You might have noticed that games made from blockbuster movies just aren’t as common as they used to be. Perhaps the gaming industry has finally realized that movie-based games, more often than not, are an insult to the genre. Sure, you could have an Ant-Man game for the Ps4, but by this point you can’t expect a licensed tie-in game to give you anything close to the cinematic experience.

It’s not that all licensed games are terrible. Just… most of them. They were either rushed into production to sync up with the movie release, made by people who don’t have a clue what they were supposed to be basing the game on or simply trying to limp by on the strength of the license. The story mode might be four hours long (tops) and the pixels clearly visible…but it’s Ant-Man! Who doesn’t want to be Ant-Man, am I right?

That said, here are some of the worst; those games based on films that tried to trick gullible moviegoers into playing their half-baked experience…and apart from sticking the official poster on the box, failed at everything else.

*EXERCISE BRIEF*: Continue the piece on bad video games based on movies, picking up right after its last sentence.

*DATA SHOWN*:
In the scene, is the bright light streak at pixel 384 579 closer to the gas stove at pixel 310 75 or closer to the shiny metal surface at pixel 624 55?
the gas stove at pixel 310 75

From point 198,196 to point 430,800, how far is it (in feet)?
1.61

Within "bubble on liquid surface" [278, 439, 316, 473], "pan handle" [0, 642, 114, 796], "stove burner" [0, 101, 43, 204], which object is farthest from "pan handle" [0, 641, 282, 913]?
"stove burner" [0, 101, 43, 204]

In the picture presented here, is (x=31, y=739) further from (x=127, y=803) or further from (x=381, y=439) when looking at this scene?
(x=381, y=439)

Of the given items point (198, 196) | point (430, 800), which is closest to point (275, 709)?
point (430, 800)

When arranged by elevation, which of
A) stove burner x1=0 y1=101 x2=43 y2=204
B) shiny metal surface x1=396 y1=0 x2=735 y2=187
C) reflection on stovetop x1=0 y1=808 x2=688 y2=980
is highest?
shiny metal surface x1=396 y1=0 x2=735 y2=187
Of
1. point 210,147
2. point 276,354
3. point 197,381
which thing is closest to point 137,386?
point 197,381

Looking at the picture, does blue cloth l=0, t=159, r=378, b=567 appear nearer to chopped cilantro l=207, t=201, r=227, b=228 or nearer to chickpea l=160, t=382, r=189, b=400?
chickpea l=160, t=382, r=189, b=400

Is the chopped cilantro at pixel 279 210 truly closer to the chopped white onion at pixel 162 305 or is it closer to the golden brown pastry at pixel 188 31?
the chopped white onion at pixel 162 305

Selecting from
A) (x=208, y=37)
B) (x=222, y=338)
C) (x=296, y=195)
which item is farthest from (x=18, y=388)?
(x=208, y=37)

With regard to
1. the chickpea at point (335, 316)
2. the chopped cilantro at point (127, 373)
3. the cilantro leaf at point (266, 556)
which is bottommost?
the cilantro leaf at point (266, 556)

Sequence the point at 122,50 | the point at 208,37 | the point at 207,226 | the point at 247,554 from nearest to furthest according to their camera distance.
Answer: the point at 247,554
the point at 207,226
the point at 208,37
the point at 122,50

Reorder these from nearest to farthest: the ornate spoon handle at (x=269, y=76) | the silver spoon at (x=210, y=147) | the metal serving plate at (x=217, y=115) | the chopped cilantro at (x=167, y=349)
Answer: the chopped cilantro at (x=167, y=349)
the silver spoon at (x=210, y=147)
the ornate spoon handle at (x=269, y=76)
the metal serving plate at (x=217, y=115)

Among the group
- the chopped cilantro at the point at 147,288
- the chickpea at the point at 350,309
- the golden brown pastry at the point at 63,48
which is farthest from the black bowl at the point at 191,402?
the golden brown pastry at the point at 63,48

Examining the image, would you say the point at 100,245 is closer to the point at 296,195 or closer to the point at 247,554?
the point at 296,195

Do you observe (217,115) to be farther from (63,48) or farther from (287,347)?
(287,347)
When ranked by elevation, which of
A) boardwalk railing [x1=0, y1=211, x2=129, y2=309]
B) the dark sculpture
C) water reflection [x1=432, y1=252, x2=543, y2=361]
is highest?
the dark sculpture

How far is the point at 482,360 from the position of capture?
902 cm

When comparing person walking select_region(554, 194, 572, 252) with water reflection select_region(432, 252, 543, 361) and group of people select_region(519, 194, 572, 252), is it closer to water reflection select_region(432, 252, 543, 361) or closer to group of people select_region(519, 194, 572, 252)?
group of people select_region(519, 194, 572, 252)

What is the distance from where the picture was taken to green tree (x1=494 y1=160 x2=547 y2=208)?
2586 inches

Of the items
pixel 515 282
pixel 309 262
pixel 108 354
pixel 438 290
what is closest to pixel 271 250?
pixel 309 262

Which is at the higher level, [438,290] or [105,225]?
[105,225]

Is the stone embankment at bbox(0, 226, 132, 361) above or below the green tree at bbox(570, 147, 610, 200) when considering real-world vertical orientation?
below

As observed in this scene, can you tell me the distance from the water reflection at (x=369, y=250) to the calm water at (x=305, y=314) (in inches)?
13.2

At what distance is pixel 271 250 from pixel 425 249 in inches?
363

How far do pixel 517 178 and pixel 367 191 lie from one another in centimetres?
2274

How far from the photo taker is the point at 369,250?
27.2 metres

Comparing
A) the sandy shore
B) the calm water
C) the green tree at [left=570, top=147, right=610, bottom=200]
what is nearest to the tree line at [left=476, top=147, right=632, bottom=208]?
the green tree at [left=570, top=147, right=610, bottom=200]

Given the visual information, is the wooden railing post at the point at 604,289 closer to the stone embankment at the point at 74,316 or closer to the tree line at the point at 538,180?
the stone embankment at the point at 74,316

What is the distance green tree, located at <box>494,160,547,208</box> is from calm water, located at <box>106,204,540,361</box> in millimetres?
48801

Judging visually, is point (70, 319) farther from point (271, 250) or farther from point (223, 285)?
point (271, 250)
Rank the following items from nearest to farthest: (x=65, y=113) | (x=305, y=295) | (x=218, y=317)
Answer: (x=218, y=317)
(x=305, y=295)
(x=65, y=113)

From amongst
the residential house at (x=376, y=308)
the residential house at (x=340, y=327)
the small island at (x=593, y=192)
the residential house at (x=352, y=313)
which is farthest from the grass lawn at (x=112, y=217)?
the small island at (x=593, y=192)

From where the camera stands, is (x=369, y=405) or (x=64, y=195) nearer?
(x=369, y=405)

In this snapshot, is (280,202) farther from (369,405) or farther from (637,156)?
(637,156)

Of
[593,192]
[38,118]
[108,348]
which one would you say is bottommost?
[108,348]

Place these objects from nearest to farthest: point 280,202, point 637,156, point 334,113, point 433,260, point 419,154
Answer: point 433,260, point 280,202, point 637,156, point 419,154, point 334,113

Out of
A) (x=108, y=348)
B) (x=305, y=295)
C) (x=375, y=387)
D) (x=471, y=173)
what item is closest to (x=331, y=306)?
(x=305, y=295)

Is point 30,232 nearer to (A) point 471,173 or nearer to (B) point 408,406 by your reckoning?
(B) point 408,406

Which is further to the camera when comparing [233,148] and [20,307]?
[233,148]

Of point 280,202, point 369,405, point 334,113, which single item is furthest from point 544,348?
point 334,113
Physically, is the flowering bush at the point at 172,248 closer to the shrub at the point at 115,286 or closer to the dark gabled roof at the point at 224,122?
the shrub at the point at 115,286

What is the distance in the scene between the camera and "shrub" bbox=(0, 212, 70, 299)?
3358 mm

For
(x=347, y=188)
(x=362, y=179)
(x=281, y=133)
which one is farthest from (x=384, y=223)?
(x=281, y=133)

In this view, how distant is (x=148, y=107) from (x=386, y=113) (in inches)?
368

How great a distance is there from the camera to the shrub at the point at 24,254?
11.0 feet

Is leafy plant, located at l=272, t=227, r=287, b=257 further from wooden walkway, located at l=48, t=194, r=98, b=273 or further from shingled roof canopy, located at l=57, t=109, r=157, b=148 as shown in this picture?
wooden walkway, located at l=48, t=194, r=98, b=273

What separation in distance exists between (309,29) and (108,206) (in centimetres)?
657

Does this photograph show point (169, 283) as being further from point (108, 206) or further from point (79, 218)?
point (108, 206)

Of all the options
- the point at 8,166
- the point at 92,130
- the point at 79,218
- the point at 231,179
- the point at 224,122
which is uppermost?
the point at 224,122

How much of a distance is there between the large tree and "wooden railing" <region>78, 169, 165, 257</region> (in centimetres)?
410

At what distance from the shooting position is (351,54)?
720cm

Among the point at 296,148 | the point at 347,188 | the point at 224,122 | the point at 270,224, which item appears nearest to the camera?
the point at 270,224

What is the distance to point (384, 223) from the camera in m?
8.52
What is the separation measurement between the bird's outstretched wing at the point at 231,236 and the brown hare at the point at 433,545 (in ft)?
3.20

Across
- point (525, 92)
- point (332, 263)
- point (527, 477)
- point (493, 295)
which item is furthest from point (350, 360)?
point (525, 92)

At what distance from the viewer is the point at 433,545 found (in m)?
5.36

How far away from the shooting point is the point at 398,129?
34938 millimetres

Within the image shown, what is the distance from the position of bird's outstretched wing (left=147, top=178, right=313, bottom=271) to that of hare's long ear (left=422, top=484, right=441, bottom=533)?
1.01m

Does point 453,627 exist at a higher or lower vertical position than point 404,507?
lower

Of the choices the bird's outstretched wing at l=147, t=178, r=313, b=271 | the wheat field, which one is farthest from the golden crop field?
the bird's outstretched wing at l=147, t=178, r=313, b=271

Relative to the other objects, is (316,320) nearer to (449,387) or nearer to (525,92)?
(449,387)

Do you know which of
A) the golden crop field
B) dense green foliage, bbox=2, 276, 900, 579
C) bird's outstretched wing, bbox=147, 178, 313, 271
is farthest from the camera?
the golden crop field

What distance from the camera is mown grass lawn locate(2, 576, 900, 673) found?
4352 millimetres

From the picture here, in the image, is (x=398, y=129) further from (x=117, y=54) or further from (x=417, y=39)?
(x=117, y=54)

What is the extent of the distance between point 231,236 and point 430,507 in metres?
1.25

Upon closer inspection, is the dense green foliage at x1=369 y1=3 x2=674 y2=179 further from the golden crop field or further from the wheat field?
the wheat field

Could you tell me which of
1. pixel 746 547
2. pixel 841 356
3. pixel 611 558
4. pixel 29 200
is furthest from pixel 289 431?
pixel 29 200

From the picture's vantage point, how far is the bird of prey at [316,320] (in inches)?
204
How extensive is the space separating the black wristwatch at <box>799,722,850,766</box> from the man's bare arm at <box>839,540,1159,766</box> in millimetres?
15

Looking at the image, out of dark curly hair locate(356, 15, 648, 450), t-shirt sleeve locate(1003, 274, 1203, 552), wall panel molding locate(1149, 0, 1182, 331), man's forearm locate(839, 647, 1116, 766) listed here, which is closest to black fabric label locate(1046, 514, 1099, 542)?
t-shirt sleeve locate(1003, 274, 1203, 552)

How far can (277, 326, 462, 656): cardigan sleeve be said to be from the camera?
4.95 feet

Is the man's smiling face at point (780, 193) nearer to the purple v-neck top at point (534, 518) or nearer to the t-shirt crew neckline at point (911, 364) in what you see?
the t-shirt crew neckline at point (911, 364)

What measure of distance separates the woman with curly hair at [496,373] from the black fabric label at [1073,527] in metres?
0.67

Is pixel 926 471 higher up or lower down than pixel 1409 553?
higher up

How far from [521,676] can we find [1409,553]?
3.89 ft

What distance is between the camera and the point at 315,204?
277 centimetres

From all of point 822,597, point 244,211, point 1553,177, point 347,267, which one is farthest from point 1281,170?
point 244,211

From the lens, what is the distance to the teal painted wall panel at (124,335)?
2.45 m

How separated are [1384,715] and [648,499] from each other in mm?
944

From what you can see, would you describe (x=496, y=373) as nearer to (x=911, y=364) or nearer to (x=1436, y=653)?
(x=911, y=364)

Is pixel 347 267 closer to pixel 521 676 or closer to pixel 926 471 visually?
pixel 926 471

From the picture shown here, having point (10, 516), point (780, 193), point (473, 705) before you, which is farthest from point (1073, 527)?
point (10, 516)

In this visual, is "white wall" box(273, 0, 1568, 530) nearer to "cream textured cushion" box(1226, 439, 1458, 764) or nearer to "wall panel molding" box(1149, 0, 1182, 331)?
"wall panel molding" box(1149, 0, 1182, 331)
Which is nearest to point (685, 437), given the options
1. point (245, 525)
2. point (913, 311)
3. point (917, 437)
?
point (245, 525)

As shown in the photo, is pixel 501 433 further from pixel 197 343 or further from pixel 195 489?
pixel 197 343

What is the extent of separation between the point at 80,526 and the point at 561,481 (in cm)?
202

*WRITTEN ANSWER*:
20 Jurassic Park: Trespasser (1998)

Jurassic Park: Trespasser is up there with the Atari version of E.T. in terms of notoriety. It promised to revolutionize gaming, had major names attached (Steven Spielberg, Richard Attenborough) and was generally ambitious in all the ways it probably shouldn’t have been.

Aiming for hyper-realism in a way no game had ever attempted, what gamers instead received was Dropping Stuff Simulator 1998. Players control Anne, who has the amazing ability to smack dinosaurs around with thousand-pound steel rods but will let go of everything she’s holding after a slight bump against a wall. Despite being remembered as ambitious and still sort-of revolutionary, the game was panned by critics for many other reasons, such as poor voice acting, generic landscapes, boring puzzles and just not being the Jurassic Park-esque dinosaur romp it was supposed to be.

19 Total Recall (1990)

We can’t exactly blame old-school video game consoles for not giving us lush, photorealistic graphics. Still, the developers of Total Recallfor the NES probably could’ve tried a bit harder on this one, which expected gamers to see the above “generic green shirt guy” as Arnold Schwarzenegger and a bunch of short, leotard-clad circus acrobats as his fearsome opponents. Just like the movie!

The rest of the game tries valiantly to include iconic scenes from the film, but with the graphic limitations and the aforementioned generic player character, the game collapses into beat ‘em up mediocrity that just as easily could’ve been any other title.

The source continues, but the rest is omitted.